The data -

------------------------------------------------

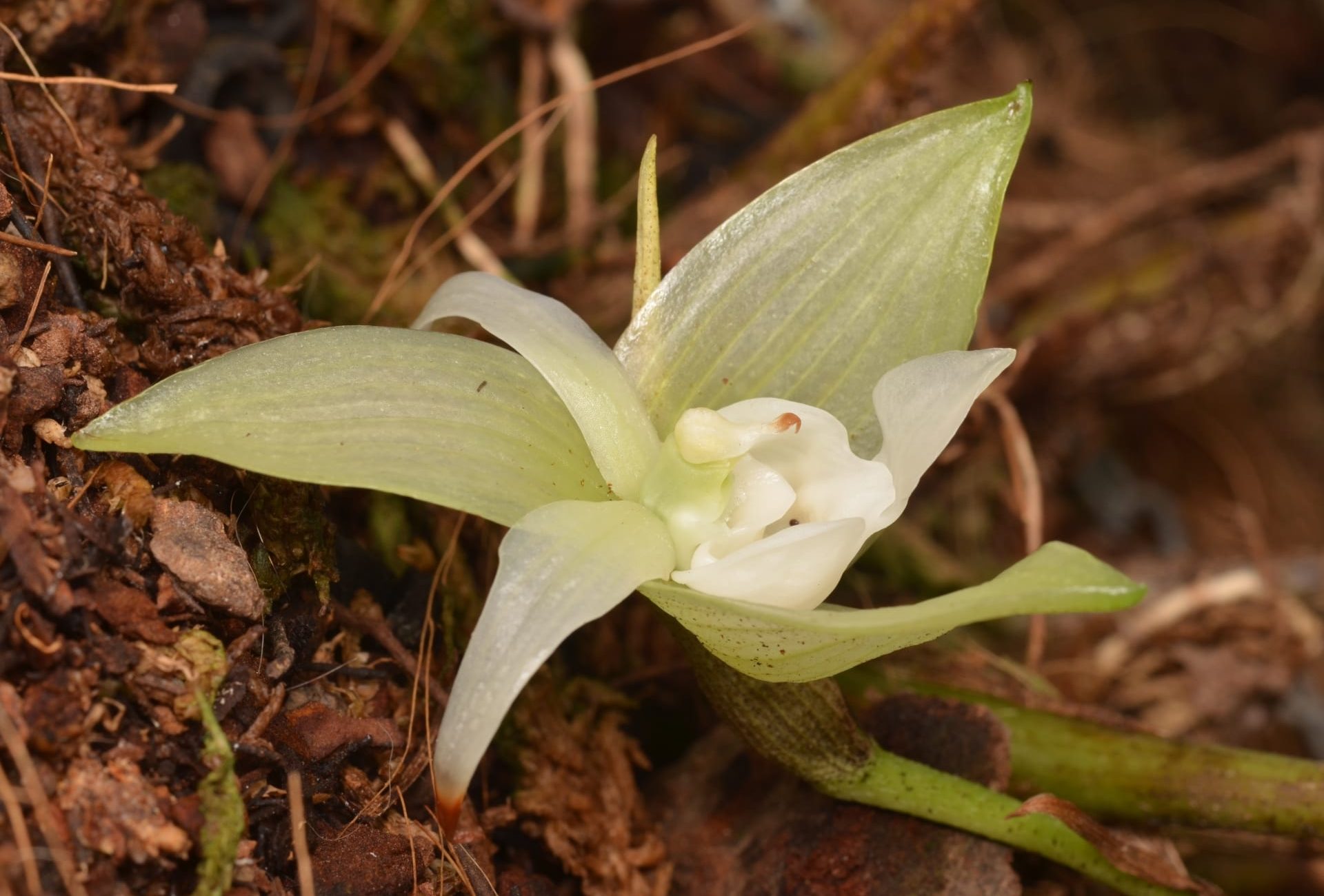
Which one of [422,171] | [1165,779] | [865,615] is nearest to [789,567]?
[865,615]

------------------------------------------------

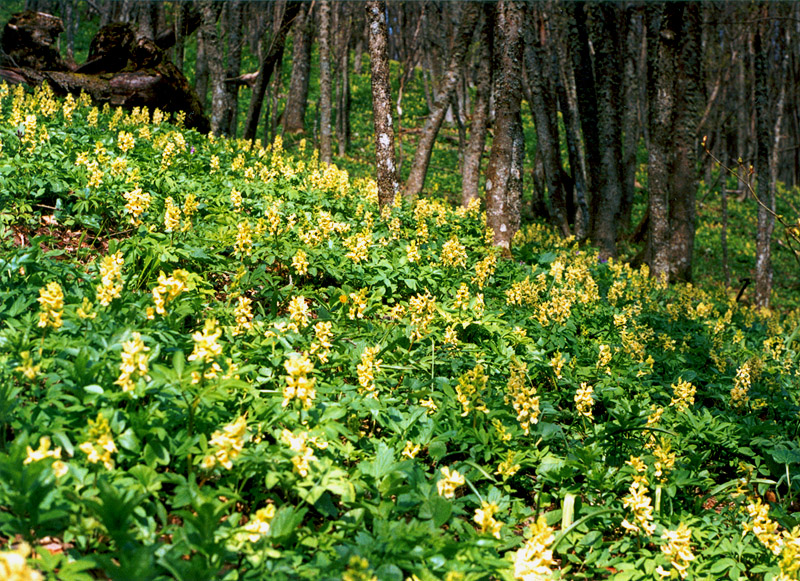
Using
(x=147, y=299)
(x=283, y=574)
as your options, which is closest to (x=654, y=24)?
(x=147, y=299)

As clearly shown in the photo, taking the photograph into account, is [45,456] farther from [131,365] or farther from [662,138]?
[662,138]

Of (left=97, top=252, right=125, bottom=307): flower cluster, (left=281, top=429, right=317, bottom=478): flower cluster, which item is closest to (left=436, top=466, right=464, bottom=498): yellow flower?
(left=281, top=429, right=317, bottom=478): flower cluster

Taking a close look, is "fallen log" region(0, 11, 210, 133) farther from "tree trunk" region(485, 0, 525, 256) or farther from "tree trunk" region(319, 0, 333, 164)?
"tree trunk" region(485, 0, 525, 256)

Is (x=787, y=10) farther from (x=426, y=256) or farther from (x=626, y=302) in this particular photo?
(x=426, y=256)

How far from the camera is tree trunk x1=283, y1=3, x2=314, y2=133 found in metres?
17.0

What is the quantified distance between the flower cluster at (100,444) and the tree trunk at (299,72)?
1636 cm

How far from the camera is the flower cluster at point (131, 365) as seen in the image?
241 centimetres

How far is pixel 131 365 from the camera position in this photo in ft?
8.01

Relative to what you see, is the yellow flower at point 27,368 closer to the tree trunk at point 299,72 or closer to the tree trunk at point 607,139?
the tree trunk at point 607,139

------------------------------------------------

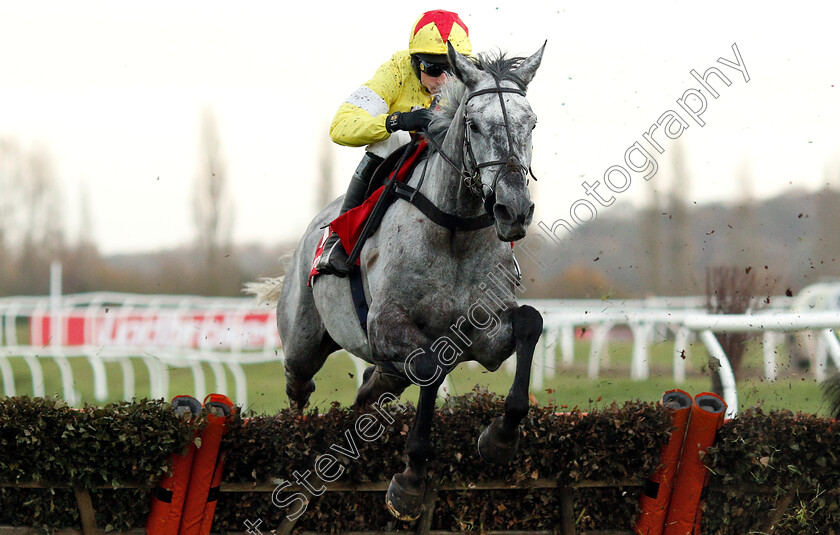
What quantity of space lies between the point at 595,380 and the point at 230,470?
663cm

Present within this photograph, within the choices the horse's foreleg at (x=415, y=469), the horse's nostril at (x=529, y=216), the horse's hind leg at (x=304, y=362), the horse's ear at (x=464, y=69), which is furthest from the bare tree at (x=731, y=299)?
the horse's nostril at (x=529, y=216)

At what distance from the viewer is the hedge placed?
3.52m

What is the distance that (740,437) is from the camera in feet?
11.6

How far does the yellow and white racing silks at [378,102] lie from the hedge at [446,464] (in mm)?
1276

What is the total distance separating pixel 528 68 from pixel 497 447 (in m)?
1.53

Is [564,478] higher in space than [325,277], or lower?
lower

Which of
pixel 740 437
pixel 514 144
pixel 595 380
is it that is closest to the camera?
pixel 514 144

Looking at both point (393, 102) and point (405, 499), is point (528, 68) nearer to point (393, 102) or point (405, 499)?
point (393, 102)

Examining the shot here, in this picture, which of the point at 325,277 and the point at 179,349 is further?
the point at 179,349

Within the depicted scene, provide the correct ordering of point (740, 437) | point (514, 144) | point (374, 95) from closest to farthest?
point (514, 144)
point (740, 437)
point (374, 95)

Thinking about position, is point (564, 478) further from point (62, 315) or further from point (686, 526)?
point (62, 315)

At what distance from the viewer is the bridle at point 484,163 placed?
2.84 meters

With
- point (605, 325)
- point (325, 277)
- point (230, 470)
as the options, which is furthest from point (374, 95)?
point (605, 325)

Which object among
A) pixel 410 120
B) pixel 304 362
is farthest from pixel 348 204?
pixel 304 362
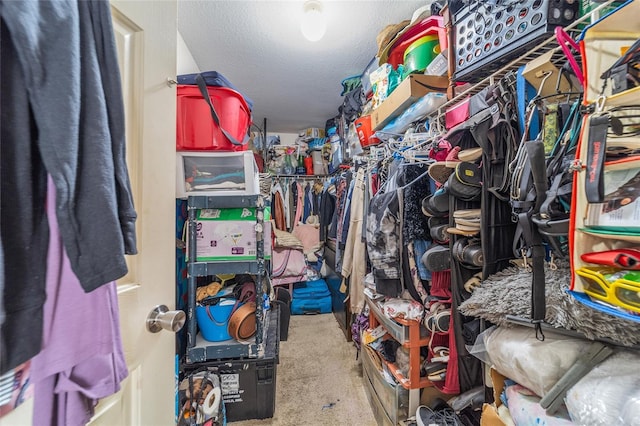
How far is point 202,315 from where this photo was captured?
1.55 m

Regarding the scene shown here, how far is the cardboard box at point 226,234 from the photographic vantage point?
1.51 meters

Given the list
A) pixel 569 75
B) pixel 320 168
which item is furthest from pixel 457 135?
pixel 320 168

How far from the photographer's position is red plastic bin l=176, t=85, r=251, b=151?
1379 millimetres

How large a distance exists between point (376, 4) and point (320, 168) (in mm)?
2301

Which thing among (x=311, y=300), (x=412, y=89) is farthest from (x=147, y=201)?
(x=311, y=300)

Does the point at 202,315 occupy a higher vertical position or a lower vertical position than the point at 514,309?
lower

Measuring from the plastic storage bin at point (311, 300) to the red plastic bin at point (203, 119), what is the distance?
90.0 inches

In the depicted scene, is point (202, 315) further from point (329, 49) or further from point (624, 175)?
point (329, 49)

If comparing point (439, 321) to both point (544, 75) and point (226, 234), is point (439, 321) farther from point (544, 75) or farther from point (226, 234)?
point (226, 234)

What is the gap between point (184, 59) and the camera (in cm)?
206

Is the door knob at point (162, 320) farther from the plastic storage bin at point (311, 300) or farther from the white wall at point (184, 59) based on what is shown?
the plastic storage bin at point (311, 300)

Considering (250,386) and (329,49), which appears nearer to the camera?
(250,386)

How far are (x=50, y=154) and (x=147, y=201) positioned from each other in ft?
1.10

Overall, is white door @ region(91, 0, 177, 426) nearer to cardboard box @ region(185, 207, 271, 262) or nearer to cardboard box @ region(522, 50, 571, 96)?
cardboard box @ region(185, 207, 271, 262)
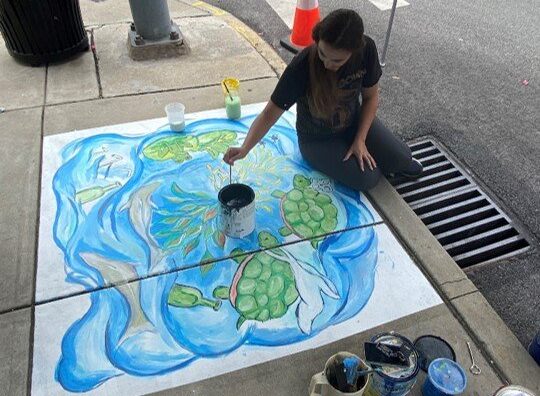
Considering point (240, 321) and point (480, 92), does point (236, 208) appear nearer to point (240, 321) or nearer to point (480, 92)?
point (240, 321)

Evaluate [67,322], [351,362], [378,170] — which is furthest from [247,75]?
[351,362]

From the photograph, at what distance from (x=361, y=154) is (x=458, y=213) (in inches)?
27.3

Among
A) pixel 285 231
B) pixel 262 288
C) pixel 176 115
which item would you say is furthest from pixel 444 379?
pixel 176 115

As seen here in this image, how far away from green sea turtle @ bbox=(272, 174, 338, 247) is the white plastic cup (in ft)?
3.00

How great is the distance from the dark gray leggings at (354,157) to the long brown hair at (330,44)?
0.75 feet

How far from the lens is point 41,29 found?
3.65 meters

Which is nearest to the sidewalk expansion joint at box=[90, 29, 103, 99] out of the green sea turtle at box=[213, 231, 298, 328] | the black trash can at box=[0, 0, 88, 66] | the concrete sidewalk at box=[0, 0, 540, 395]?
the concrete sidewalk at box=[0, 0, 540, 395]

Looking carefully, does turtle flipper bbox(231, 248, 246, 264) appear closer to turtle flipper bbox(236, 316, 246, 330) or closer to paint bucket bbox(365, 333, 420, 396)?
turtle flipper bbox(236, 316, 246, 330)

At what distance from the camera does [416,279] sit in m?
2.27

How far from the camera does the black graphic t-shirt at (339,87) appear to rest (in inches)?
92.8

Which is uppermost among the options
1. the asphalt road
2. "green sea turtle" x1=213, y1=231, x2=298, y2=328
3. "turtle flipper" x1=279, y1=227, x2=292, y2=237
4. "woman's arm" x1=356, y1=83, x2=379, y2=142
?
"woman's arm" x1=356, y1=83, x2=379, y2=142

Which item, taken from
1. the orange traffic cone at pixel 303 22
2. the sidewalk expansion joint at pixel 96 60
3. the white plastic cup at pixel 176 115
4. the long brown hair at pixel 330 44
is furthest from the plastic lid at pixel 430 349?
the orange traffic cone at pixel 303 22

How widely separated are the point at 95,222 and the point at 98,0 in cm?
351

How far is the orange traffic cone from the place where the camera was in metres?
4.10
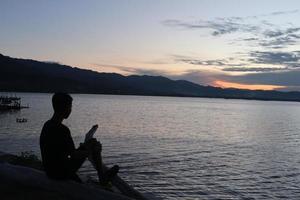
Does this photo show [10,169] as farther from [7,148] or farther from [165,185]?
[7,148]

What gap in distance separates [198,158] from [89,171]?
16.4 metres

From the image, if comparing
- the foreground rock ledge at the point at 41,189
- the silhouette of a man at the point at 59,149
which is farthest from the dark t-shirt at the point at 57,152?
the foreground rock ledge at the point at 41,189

------------------------------------------------

Pull out every line of the data above that contains the word "Considering" and list those lines.

Considering (250,386) and (329,49), which appears nearer to the camera?
Considering point (240, 321) and point (480, 92), does point (236, 208) appear nearer to point (240, 321) or nearer to point (480, 92)?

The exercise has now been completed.